___ EXTRACTO DEL DOCUMENTO

Oscar Wilde escribió: “De pequeños,
los hijos quieren a sus padres; de
mayores, los juzgan, rara vez los
perdonan”. Como todos los
aforismos, este admite salvedades y
matices; hay hijos que no quieren a
sus padres, los hay que nunca los
juzgan. Para bien o para mal, la
familia nos determina desde el primer
día que asomamos al mundo nuestra
cabecita. Nuestros padres configuran
nuestra identidad: nos dan el nombre
y los apellidos, que nos señalan como
hijos suyos. En el imaginario colectivo,
los hijos pertenecen a los padres, son
una extensión suya. En la Biblia, Dios
ordena a Abraham que le sacrifique a
su hijo Isaac, y solo una vez ha
comprobado que Abraham le
obedece, manda a un ángel para que
impida el sacrificio. Ese es el término
empleado: sacrificio, no ejecución, ni
asesinato, ni, en terminología jurídica
moderna, parricidio. Abraham al
matar a su hijo se sacrifica; ofrece a
Dios algo suyo. Ninguna divinidad ha
exigido nunca a un hijo que le
demuestre su fidelidad sacrificándole
a su padre. Los padres no pertenecen
a los hijos. Quizá por ello los
descendientes heredan la culpa, y no
al revés.
¿Qué sucede cuando las leyes del
Estado las dicta tu padre? ¿Cuando lo
que está bien y lo que está mal, no
solo en el seno familiar, sino en todo
el país, lo determina su voluntad o su
capricho? Cuando tu padre es lo más
parecido a una divinidad de carne y
hueso que conoces; cuando su efigie
adorna los billetes, cuando las calles
llevan su nombre… Y de pronto llega
un día en que el mundo que conoces
sufre un vuelco y tu padre, que era un
héroe, se convierte en el enemigo
público número uno y los medios de
comunicación denuncian sus
crímenes. ¿Cómo es la vida de la hija
de un tirano? ¿Se hereda la culpa?

______
___ REGISTROS MOSTRADOS

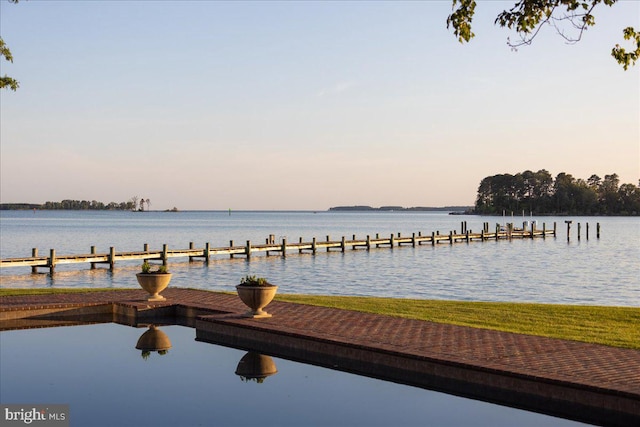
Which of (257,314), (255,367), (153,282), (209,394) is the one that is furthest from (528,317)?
(209,394)

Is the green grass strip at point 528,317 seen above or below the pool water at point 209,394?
below

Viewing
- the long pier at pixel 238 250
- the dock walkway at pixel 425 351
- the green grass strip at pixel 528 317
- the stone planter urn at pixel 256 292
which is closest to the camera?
the dock walkway at pixel 425 351

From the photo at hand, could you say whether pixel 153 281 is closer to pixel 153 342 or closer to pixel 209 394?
pixel 153 342

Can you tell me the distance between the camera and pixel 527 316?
19266 millimetres

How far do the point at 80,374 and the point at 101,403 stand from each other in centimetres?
214

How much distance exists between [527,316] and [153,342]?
10.2 m

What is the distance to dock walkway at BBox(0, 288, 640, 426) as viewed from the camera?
10031mm

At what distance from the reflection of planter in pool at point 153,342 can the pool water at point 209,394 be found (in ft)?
0.56

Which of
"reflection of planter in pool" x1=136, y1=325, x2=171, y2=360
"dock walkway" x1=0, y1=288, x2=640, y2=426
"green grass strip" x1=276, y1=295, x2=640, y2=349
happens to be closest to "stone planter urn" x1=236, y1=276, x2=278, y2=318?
"dock walkway" x1=0, y1=288, x2=640, y2=426

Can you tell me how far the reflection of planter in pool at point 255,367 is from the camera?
12.1 metres

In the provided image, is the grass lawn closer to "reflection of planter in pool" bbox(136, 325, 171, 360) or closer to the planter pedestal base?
the planter pedestal base

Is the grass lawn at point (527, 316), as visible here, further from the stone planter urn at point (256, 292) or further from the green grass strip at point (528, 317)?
the stone planter urn at point (256, 292)

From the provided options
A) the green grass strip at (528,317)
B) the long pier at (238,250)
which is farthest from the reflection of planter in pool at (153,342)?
the long pier at (238,250)

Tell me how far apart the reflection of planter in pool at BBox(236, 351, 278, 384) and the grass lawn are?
5.77 m
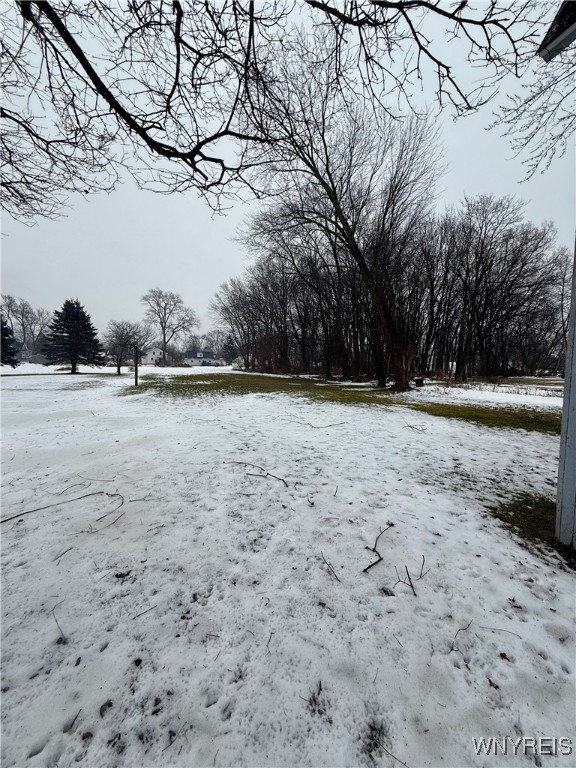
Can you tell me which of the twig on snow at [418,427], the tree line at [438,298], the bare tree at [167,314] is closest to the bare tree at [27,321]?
the bare tree at [167,314]

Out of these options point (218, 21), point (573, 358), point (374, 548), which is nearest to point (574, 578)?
point (374, 548)

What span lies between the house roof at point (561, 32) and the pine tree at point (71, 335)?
110 ft

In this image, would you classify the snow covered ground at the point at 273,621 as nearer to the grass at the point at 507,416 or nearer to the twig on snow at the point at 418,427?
the twig on snow at the point at 418,427

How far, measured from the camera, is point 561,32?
2275 mm

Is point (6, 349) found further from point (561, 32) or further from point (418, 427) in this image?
point (561, 32)

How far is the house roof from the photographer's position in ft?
7.19

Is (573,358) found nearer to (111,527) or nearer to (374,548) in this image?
(374,548)

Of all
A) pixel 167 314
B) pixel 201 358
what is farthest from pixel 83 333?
pixel 201 358

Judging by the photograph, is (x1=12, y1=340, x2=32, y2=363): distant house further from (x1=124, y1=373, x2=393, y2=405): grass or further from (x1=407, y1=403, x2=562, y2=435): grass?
(x1=407, y1=403, x2=562, y2=435): grass

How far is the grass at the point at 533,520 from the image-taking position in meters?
2.21

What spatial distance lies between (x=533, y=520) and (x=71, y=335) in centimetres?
3594

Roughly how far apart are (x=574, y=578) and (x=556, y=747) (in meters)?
1.16

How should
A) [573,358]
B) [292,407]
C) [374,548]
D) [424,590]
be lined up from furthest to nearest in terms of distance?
[292,407] → [374,548] → [573,358] → [424,590]

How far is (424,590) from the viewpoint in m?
1.82
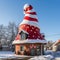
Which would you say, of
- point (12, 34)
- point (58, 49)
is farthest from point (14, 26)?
point (58, 49)

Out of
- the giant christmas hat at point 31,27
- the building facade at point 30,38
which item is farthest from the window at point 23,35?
the giant christmas hat at point 31,27

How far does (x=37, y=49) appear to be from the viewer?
31.3m

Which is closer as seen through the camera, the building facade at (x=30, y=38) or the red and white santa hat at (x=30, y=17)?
the building facade at (x=30, y=38)

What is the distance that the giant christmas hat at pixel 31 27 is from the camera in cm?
3083

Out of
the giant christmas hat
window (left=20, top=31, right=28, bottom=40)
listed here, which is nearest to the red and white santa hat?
the giant christmas hat

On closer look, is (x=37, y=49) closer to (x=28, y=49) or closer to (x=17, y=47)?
(x=28, y=49)

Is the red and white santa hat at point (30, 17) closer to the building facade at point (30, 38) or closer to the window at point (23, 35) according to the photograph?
the building facade at point (30, 38)

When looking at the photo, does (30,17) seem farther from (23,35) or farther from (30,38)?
(30,38)

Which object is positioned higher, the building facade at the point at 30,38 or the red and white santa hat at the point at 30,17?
the red and white santa hat at the point at 30,17

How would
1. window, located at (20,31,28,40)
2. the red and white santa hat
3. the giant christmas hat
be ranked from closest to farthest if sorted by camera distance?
Result: the giant christmas hat → window, located at (20,31,28,40) → the red and white santa hat

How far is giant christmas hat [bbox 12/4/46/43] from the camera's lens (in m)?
30.8

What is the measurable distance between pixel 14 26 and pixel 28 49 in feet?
112

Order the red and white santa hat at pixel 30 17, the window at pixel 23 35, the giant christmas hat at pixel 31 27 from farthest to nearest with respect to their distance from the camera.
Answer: the red and white santa hat at pixel 30 17 → the window at pixel 23 35 → the giant christmas hat at pixel 31 27

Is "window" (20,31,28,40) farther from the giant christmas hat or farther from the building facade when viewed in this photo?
the giant christmas hat
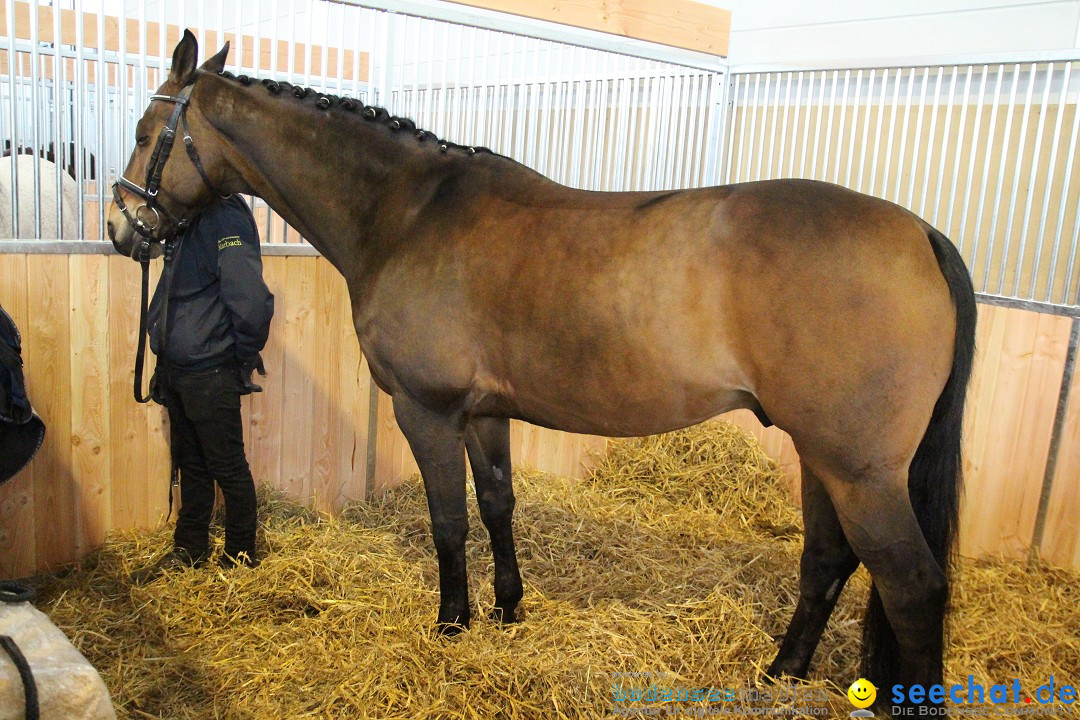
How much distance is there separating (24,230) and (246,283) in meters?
1.30

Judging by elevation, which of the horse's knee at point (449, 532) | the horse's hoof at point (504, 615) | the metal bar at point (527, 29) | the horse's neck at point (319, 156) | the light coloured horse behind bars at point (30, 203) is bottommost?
the horse's hoof at point (504, 615)

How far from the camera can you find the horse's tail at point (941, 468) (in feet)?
6.57

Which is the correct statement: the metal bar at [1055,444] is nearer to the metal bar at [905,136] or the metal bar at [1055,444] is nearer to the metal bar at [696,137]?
the metal bar at [905,136]

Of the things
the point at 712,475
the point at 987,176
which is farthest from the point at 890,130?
the point at 712,475

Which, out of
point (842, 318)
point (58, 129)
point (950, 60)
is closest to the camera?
point (842, 318)

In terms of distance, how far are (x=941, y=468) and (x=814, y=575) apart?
21.3 inches

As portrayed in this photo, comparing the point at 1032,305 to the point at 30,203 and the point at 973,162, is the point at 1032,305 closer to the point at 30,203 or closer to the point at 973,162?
the point at 973,162

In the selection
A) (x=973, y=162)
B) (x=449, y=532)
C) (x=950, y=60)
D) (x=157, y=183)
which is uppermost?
(x=950, y=60)

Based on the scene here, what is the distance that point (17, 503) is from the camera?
9.36 feet

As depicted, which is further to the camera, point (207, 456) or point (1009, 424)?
point (1009, 424)

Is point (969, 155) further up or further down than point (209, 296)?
further up

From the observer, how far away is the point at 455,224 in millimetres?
2453

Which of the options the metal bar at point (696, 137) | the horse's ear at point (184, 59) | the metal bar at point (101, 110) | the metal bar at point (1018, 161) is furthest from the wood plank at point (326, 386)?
the metal bar at point (1018, 161)

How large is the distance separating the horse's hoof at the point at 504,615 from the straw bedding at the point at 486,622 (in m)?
0.06
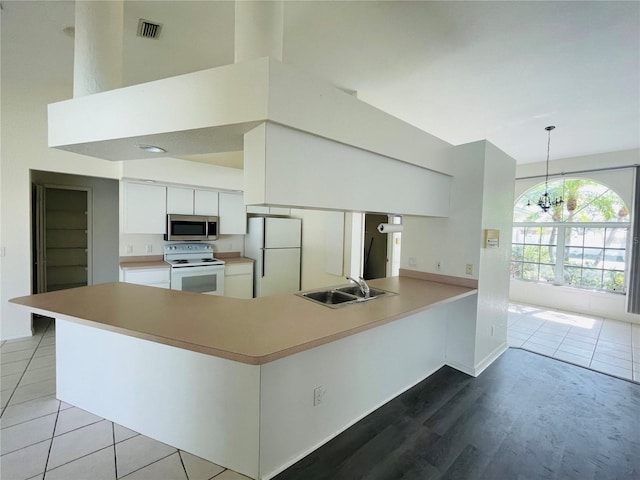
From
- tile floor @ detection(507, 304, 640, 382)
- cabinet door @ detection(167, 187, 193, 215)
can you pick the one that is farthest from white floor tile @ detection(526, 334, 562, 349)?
cabinet door @ detection(167, 187, 193, 215)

______

RETO 1
Enumera los términos que, según el texto sobre padres e hijos, no se emplean para nombrar lo que Dios ordena hacer a Abraham con Isaac.
RETO 2
Escribe cómo sigue el texto sobre padres e hijos después de su última oración.

RESPUESTA 1
- ejecución
- asesinato
- parricidio

RESPUESTA 2
¿Juzgan a sus padres? Y si lo hacen,
¿los absuelven o los condenan?
La conclusión a la que he llegado tras
analizar las biografías de las hijas de
cinco tiranos, o dictadores, o
genocidas, Svetlana Stalina, Carmen
Franco, Alina Fernández (hija de Fidel
Castro), Gudrun Himmler y Ana
Mladic, es que, como era previsible,
no hay una norma o un patrón
general: unas buscan sacudirse la
pesada carga del apellido paterno
cambiándoselo y huyendo a otro país;
otras, por el contrario, se
enorgullecen de su filiación y
reivindican con fanatismo la figura del
padre, cuyos crímenes niegan; la
quinta y última, Ana Mladic, tiene una
reacción trágica e imprevisible. Unas
se presentan como víctimas, otras
eligen ser cómplices; de lo que no
cabe duda es de que su trayectoria
personal, su identidad, lo que hacen o
dicen, quiénes son y cómo las ven los
demás, viene determinado por su
apellido y que ninguna de ellas ha
logrado evadirse de la ominosa
sombra paterna.
Foto: Himmler con su hija Gudrun en 1938 /
AP
Artículo de CLARA USÓN. Publicado en
diario El País (10-05-2012)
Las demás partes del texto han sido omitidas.